The Relative Importance of Plate Mail


BX D&D has a curious relationship with plate armor.

At 60gp a suit, there's a really good chance most 1st level fighters will be able to afford plate, assuming they made a good roll on their starting money.  Additionally, plate seemed to be the default fighter armor for NPCs in those early games , too.  We'd kick off most campaigns with the Keep on the Borderlands, where just about every rank-and-file soldier in the keep is dressed in plate.  It seems far too ubiquitous and democratic to be the cap-a-pie of the noble born medieval knight on a destrier.  Later in the BECMI D&D line, "field plate" was added as a new armor type to represent armor reserved for the wealthy nobility.  Nowadays, most of the retro clones and later games have upped the price on plate, making those 1st level fighters wait until they've survived an adventure or two before they upgrade to it.

However, I wonder how much of the assumed survivability for low level fighting types was contingent on AC 3 or AC 2 (or better) right from the first excursion?

It becomes an interesting question in light of the last post, where it was suggested the high middle ages of Europe might not be the best analog for the ideal adventuring society.  When you shift the milieu to the Spanish Main or the Roman frontier or some early modern period, medieval plate mail no longer makes sense as an armor choice in the wider world.

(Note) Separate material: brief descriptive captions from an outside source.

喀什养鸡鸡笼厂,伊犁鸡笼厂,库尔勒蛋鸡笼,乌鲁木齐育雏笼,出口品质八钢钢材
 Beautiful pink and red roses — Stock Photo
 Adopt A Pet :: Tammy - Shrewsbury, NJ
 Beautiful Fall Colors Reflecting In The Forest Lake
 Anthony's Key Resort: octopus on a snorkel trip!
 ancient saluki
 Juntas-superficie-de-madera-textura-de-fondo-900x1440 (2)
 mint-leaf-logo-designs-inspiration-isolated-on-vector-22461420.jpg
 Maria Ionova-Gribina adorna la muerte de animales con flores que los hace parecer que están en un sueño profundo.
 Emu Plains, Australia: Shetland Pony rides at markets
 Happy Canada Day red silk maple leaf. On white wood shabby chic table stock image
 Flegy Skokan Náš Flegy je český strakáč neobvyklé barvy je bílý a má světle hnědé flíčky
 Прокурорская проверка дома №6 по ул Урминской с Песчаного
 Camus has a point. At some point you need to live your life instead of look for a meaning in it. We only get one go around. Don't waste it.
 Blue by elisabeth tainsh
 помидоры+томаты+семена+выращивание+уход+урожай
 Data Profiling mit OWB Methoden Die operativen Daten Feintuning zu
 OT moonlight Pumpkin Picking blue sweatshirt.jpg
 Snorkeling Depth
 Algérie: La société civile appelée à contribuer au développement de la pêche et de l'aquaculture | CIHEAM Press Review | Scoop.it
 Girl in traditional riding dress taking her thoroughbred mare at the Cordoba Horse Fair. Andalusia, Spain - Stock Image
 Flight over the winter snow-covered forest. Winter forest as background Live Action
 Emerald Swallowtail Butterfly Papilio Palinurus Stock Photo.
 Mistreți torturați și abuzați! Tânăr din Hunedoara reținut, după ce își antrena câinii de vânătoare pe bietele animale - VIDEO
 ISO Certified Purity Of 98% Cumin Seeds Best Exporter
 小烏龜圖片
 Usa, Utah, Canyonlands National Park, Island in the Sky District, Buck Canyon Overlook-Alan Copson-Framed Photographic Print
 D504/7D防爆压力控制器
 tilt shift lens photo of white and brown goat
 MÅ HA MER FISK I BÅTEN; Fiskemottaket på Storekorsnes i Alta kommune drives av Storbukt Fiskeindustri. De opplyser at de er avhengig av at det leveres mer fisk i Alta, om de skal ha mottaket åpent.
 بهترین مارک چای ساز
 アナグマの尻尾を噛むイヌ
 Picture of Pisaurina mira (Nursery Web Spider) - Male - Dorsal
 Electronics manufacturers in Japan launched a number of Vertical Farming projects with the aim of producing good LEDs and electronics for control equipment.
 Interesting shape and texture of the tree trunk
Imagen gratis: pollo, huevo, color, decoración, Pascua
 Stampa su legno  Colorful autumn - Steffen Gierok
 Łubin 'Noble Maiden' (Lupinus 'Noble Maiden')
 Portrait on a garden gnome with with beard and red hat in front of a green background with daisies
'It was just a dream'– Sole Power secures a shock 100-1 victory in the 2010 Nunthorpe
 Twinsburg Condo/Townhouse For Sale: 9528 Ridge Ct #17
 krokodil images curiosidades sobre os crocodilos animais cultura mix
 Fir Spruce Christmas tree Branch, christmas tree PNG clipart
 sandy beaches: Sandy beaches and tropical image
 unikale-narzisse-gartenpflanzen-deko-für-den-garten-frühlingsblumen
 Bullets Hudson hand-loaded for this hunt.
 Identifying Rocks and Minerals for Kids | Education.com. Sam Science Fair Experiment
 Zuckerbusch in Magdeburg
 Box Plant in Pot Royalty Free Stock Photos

I find myself evaluating two contrary positions.  The rules approach assumes armor classes are absolute, and the medieval knight in full plate represents the armored pinnacle of personal protection.  The unarmored musketeers of the 17th century are easy to hit, in game terms, and the legionaries in their lorica segmentata or lorica hamata would be ill-protected against a medieval knight as well.  Most characters in a colonial-era game would be AC 9 in BX D&D terms!

Alternatively, you can assume the game assumes the premiere fighter of the time period should be difficult to hit, and come up with an alternate scale to allow fighters to achieve better AC regardless of the military technology of the period.  Perhaps the fighter in the 17th century increases their base AC like a monk to represent the ability to duel or fire and maneuver with better skill?  The heavily armored roman legionary in segmented lorica would be armor class 2 or 3, the pinnacle of the armored warrior of his time?

I fall into the first camp, where armor classes are absolute, and one of the side effects of shifting out of the Medieval paradigm and dropping plate mail as a choice, is that front line fighters will be less protected.  In a game with muskets and firearms, cover and concealment and personal dexterity increase in importance, and that seems like the logical progression.

15 comments:

  1. Having followed your links to historical-dnd posts, my first reaction is I hate pseudo medieval! and I prefer almost anything else, unless you're really playing up the John Boorman shiny armour Excalibur angle, in which case OK but I'd rather be playing Pendragon.

    So that said, the more I think about this whole thing, the more I like guns in my DnD. Like, crazy overbalanced guns that do 1d20 damage and take ages to reload, exactly because they:
    (a) blast through armour and therefore encourage lighter-equipped characters who look more like the Sindbad type sources I prefer to emulate, and
    (b) flatten the power curve of leveling up - because if you face d20 damage every time, the difference between 4hp and 16hp is kinda like a difference in saving throw probability and I like that.

    Seriously considering adding guns now. Has anyone done it in an original and surprising way, I wonder?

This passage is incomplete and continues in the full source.